** start of Provided text **
This is episode 111 of the Never Ending Tour series – you can find a complete index of previous episodes here.
By Mike Johnson (kiwipoet)
Among the innovations of 2011, Dylan’s new performance act and his banner, the Eye of Dylan, covered in the previous two posts, we also find him taking his songs to a new audience in the east: Hong Kong, Taipei, Ho Chi Minh City, and China – Shanghai and Beijing. This was the summer tour at the beginning of the year, and while the recordings from these concerts seem to be no match for the Crystal Cat recordings in Britain at the end of the year, there were some brilliant performances from that leg of the tour, particularly the first concert of the year in Taipei on March 4th.
Let’s start with a moving performance of ‘Forever Young’ from the second concert of the year in Beijing on March 6th. In 2011 Dylan largely abandoned the thunderous ‘All Along the Watchtower’ as the final song of the night in favour of the more elegiac ‘Forever Young,’ finishing the concerts on a nostalgic rather than apocalyptic note. I might hanker for a better recording, but hardly for a better performance.
** end of Provided text **
** start of Records provided **
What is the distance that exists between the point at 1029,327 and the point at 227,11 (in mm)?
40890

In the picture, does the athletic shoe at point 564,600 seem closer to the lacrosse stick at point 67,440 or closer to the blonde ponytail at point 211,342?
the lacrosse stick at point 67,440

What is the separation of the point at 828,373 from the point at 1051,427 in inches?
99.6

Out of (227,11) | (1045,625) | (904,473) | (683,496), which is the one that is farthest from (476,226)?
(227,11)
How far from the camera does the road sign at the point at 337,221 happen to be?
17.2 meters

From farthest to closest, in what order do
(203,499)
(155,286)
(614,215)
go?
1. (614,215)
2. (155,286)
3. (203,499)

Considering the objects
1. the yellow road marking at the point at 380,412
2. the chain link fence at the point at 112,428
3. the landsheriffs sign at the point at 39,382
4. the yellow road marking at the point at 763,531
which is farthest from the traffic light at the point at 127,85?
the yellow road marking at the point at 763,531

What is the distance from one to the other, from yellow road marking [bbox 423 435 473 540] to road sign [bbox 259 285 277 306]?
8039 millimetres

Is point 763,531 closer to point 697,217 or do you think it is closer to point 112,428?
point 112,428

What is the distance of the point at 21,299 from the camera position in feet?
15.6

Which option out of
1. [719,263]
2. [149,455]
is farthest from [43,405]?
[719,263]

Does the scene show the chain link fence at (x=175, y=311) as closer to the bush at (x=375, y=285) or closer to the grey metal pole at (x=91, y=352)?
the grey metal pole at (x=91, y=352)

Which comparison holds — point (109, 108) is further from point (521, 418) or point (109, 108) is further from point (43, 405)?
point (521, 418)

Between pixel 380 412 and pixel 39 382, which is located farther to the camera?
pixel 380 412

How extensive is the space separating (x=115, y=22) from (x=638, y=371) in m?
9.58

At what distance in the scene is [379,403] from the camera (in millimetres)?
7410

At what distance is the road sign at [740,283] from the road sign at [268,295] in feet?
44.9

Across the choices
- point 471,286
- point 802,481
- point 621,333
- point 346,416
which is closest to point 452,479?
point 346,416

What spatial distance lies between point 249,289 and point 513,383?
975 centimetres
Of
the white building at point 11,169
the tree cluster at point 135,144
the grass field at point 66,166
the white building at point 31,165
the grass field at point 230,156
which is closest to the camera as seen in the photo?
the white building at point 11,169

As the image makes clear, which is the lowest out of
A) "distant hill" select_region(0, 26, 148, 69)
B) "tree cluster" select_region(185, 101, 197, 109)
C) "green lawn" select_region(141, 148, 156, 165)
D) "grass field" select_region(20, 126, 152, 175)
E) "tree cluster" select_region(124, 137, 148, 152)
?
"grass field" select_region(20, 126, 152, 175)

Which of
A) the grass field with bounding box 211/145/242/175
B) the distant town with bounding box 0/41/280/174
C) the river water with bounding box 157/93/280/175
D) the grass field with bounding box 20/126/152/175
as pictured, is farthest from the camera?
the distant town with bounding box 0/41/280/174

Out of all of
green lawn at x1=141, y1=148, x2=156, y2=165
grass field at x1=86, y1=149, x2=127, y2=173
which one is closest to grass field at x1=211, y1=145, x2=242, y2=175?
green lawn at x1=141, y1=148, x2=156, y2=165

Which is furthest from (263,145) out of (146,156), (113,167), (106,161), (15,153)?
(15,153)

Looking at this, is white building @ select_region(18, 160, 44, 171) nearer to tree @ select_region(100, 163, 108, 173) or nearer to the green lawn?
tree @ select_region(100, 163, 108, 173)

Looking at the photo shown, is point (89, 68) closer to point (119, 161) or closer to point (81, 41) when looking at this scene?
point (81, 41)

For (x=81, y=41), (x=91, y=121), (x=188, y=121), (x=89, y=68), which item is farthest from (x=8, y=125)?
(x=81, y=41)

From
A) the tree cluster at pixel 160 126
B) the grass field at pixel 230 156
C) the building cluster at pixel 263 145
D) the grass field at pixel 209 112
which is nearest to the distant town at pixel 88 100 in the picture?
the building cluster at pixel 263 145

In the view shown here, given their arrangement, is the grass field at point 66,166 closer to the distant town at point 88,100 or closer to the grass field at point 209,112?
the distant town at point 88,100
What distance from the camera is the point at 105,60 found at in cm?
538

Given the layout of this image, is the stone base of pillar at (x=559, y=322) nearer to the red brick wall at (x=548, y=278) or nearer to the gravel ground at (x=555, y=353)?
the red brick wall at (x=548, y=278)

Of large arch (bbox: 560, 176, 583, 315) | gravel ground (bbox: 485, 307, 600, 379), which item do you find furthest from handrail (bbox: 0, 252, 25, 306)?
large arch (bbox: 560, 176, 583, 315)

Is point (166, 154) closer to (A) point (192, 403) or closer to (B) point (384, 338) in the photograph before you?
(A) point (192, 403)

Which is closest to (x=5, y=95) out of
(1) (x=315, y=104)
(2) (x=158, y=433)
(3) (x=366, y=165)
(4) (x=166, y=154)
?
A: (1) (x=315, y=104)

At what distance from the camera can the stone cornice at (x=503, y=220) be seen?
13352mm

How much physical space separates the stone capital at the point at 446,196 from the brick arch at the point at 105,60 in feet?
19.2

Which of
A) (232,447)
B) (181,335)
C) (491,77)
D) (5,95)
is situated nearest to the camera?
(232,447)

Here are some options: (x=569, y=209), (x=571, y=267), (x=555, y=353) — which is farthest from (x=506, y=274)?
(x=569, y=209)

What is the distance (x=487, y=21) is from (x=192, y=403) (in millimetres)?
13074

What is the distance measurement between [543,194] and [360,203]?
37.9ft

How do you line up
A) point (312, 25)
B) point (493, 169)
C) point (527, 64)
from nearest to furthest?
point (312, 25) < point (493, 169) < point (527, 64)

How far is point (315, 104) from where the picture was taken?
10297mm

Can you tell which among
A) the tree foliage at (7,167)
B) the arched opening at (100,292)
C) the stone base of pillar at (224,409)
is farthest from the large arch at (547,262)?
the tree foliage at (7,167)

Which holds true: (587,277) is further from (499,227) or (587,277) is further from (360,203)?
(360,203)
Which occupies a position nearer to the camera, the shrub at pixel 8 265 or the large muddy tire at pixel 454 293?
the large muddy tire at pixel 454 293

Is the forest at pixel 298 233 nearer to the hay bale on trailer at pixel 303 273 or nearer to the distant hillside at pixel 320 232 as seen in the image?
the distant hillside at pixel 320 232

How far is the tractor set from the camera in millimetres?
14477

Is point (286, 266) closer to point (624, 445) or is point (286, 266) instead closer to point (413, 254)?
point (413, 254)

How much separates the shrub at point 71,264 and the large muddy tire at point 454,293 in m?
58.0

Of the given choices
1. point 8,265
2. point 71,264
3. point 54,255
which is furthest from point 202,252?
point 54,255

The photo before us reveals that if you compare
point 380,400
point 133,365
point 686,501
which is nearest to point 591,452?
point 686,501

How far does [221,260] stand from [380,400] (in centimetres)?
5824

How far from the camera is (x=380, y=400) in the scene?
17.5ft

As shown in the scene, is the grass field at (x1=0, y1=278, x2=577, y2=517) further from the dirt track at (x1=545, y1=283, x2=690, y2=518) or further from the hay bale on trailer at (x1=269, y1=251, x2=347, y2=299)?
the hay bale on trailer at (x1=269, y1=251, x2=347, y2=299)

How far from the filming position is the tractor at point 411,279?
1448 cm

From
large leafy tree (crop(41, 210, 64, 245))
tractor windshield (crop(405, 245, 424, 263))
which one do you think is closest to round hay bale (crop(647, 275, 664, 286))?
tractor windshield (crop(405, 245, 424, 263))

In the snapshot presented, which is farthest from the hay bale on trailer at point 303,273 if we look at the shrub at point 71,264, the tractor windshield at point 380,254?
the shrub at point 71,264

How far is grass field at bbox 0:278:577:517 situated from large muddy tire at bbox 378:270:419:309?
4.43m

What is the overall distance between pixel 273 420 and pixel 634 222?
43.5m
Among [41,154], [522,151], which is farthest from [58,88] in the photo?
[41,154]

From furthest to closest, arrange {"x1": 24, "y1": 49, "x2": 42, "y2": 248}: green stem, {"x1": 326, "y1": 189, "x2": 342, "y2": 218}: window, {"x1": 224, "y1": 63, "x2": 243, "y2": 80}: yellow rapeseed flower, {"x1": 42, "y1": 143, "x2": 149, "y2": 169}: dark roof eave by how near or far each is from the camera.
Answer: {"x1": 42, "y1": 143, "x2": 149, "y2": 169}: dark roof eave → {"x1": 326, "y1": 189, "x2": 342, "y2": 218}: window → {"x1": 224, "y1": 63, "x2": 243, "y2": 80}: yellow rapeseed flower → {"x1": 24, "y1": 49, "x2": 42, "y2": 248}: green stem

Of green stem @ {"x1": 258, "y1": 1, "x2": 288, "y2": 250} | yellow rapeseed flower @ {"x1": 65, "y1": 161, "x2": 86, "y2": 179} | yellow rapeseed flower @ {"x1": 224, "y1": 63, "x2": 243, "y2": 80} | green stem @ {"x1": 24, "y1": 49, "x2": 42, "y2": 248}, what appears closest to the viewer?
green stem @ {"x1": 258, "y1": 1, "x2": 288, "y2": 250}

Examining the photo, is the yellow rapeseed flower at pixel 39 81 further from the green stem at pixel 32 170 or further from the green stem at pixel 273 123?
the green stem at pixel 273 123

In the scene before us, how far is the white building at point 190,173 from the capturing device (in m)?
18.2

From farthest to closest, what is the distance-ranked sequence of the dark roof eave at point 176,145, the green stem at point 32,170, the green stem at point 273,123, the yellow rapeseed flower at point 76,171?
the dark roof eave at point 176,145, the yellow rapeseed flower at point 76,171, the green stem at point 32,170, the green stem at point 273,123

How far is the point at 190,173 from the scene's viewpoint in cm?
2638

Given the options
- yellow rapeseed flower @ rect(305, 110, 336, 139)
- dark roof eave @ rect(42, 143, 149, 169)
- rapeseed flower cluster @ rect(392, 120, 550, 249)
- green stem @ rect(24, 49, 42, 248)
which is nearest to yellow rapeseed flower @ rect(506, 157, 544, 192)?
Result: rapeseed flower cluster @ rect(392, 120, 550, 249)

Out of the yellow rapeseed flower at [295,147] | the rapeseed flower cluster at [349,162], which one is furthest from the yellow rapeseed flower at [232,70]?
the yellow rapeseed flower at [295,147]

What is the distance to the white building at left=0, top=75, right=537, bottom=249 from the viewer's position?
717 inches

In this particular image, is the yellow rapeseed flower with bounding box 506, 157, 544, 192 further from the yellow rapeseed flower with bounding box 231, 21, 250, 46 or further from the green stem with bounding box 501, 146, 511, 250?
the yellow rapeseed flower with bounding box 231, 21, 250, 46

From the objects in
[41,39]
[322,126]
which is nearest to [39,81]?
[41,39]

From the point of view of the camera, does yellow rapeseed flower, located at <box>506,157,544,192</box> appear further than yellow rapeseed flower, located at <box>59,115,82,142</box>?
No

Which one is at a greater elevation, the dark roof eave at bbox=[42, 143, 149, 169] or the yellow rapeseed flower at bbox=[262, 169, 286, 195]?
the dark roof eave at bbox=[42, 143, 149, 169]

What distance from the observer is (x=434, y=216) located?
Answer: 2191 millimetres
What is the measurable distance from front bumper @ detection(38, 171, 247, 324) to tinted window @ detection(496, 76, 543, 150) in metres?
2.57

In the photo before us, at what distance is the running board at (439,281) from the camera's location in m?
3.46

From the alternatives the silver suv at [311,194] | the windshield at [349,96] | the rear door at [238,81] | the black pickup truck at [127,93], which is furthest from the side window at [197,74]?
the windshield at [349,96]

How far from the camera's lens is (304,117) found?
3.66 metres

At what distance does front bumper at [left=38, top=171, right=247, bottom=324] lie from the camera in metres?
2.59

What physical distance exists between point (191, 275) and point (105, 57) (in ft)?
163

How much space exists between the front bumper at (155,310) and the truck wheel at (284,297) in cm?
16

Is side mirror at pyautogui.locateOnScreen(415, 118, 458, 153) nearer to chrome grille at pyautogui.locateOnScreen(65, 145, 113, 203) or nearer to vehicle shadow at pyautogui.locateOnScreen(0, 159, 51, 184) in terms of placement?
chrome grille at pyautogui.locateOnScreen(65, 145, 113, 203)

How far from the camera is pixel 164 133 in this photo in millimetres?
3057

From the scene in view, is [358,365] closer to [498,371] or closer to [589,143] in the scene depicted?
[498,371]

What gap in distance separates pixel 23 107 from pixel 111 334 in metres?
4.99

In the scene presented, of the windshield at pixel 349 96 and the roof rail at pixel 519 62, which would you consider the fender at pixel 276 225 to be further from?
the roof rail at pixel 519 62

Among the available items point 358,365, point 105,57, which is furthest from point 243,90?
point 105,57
** end of Records provided **
§ **Exercise aim**
How would you translate this sentence from the Dylan tour text into Spanish: "I might hanker for a better recording, but hardly for a better performance."

§ **Output of the task**
Quizá anhele una grabación mejor, pero difícilmente una interpretación mejor.